Intranasal exosome therapy in Coffin–Siris syndrome: Clinical evaluation of three children

Based on the abstract and results of the study “Intranasal exosome therapy in Coffin-Siris syndrome: Clinical evaluation of three children” (published in Surgical Neurology International, March 2026), here is a review of the findings:

Overview

The study explores a pioneering treatment for Coffin-Siris Syndrome (CSS), a rare neurodevelopmental disorder typically caused by mutations in the ARID1B gene. Because CSS affects chromatin remodeling (specifically the SWI/SNF complex), it leads to significant delays in cognitive and motor development. This study evaluates the safety and efficacy of intranasal exosome therapy—using tiny, cell-derived vesicles to deliver therapeutic cargo directly to the brain via the nasal passage.

Key Findings & Results

The clinical evaluation focused on three pediatric patients over a period of 6 to 8 months. The results were measured using standardized adaptive behavior scales (such as the Vineland Adaptive Behavior Scales).

• Significant Cognitive & Behavioral Gains: All three children showed statistically significant improvements ($p < 0.01$) in adaptive behavior. The most notable gains were in communication, daily living skills, and socialization.

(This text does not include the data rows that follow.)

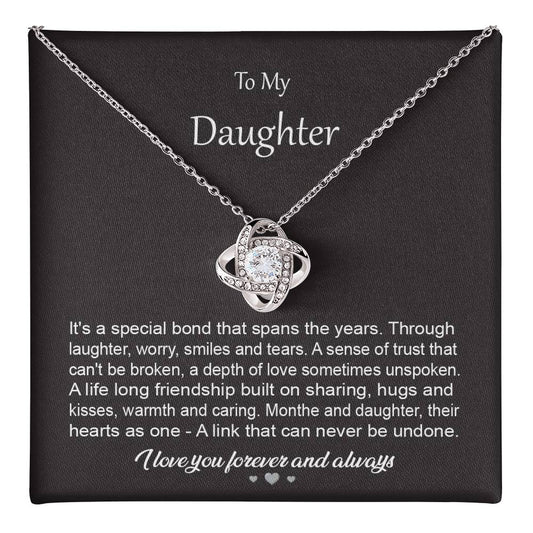 Unbreakable Bond – Mom to Daughter Gift
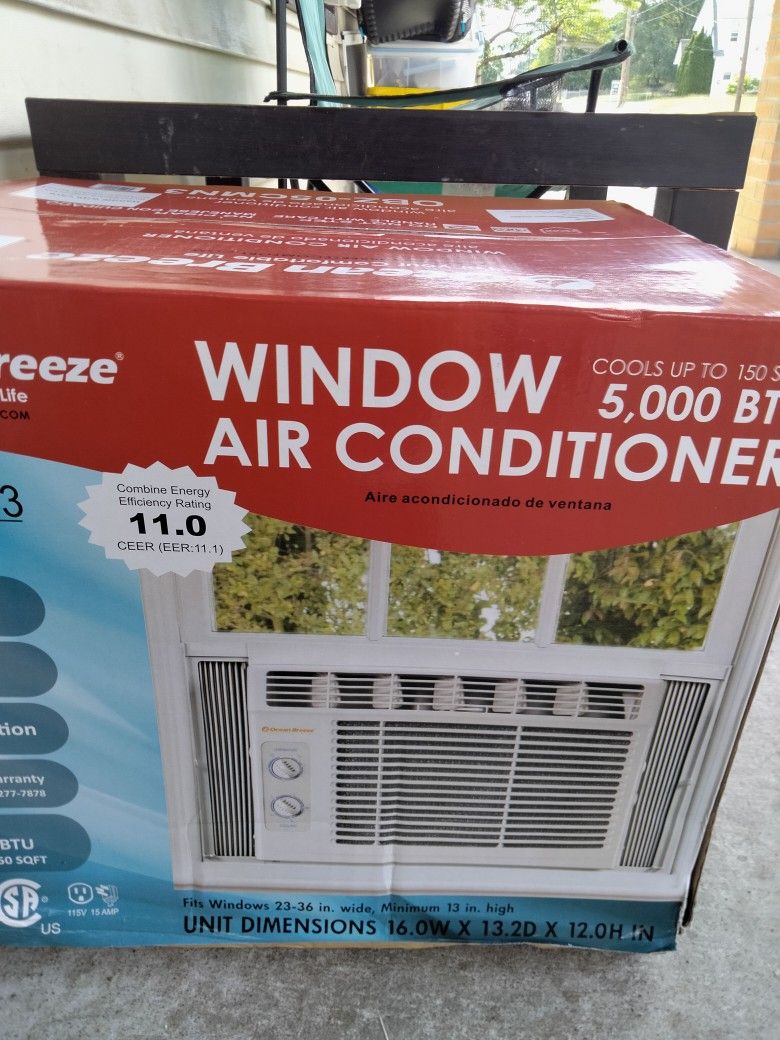 Brand New Air Conditioner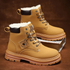 Men’s Cozy Fur Lined Insulated Snow Boots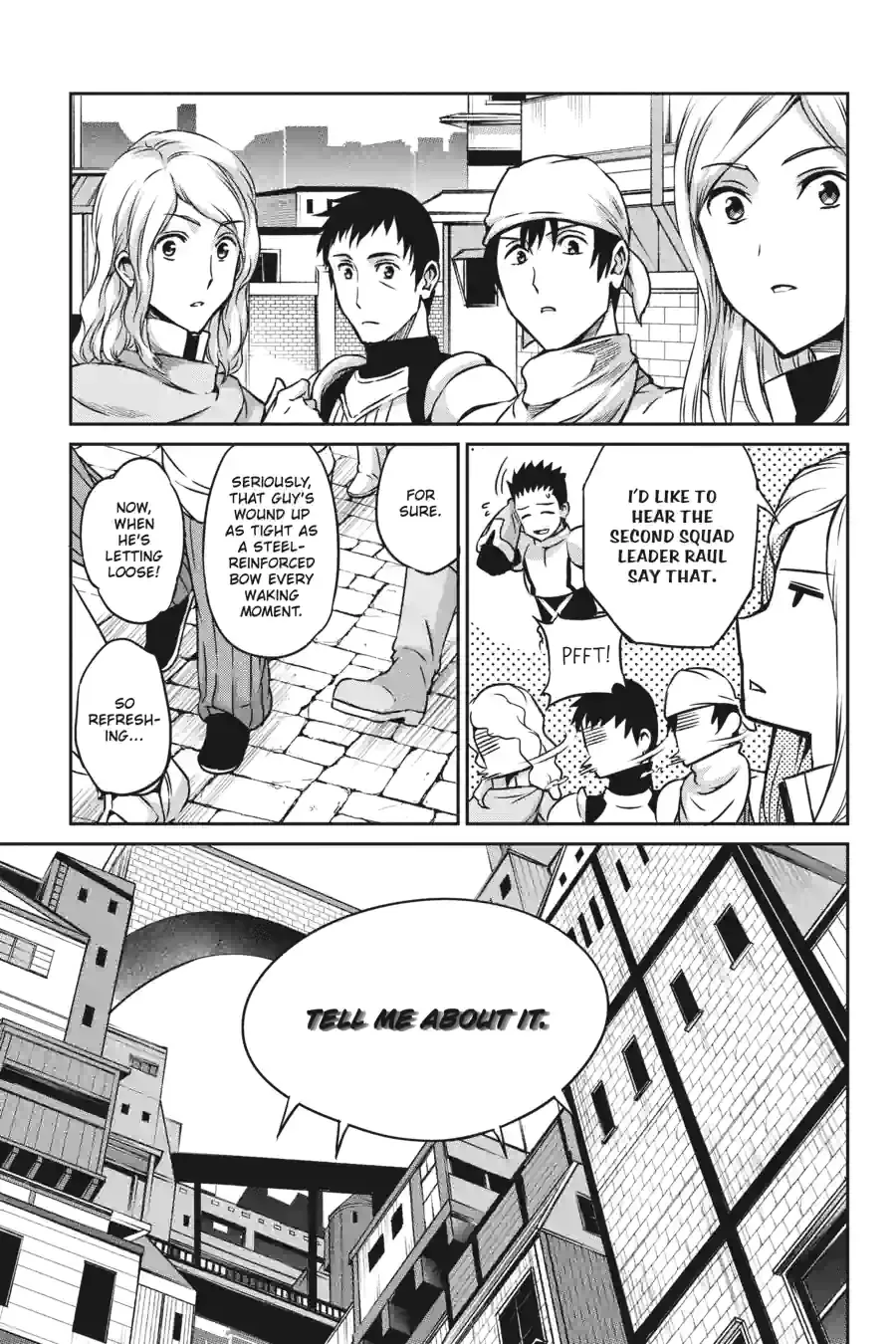 Dungeon ni Deai wo Motomeru no wa Machigatte Iru Darou ka Gaiden - Sword Oratoria Chapter 156 page 15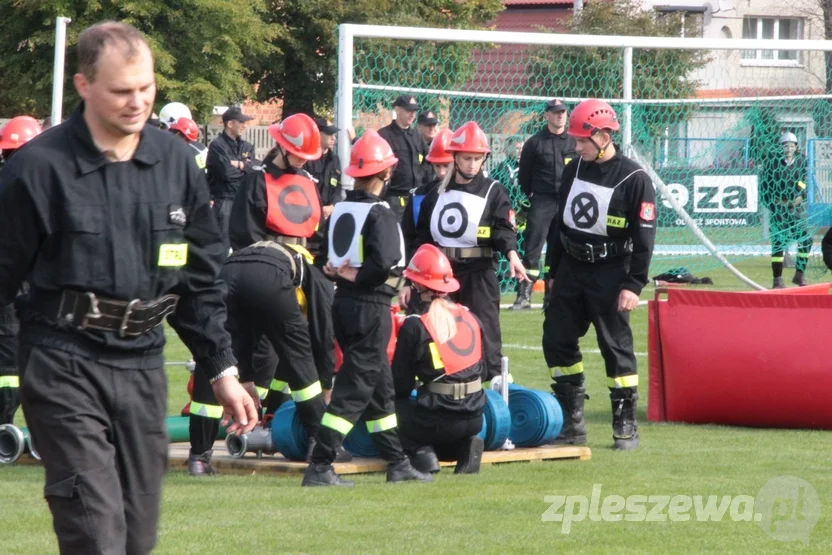 Zawody sportowo-pożarnicze powiatu pleszewskiego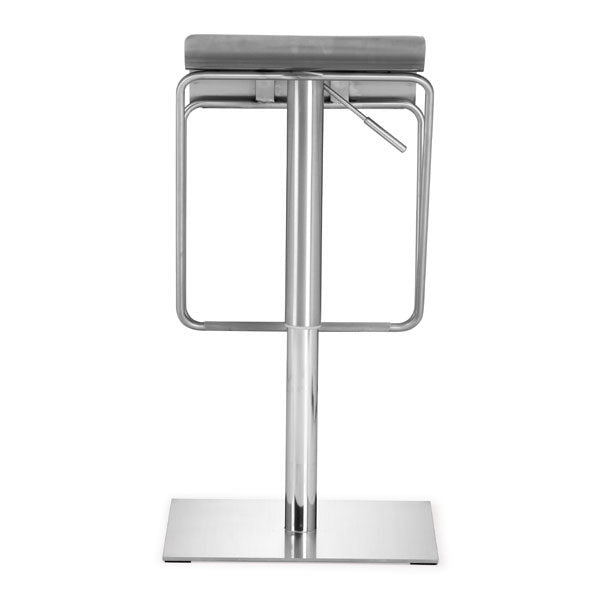16.5" X 16.5" X 32" Stainless Steel Barstool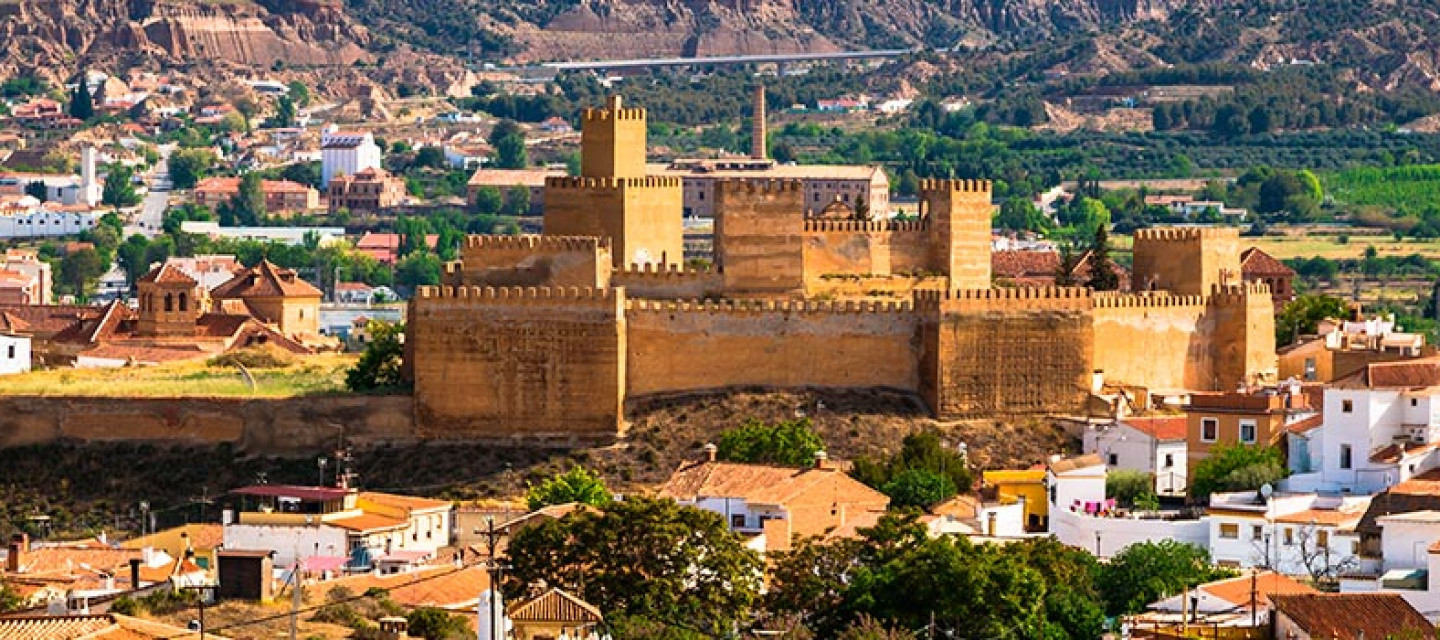 Dónde dormir en Guadix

• Accelerated Development: On average, the children gained 7.8 age-equivalent months in socialization within just 6 to 8 months. This represents a growth rate 6% higher than what would be expected based on their pre-treatment baseline growth.

• Delivery Mechanism: The intranasal route proved to be an effective, non-invasive “bypass” of the blood-brain barrier, allowing the exosomes to reach the central nervous system (CNS) directly.

Critical Review

Strengths

1. Novelty: This is one of the first clinical reports applying exosome technology to a specific chromatin-remodeling disorder like CSS.

2. Targeted Improvement: Unlike general therapies, the data suggests that exosome therapy may specifically “boost” the rate of developmental milestones rather than just providing marginal support.

3. Safety & Accessibility: The intranasal delivery method is a major advantage for pediatric populations, as it avoids the trauma and risks associated with lumbar punctures or intravenous brain-targeting drugs.

Limitations

1. Small Sample Size: With only three children evaluated, the results—while promising—cannot yet be generalized to the entire CSS population.

2. Duration: A 6–8 month follow-up is relatively short for neurodevelopmental disorders. Long-term studies are needed to see if these gains plateau or continue.

3. Mechanistic Clarity: While the results (the “what”) are clear, the study (based on the abstract) focuses on clinical outcomes rather than the exact molecular mechanism (the “how”) by which the exosomes are correcting the ARID1B-related deficits.

Conclusion

This study represents a potential “paradigm shift” in treating rare genetic neurodevelopmental conditions. If these results are replicated in larger cohorts, intranasal exosome therapy could become a primary intervention for Coffin-Siris Syndrome, moving beyond traditional symptom management toward biological restoration of brain function.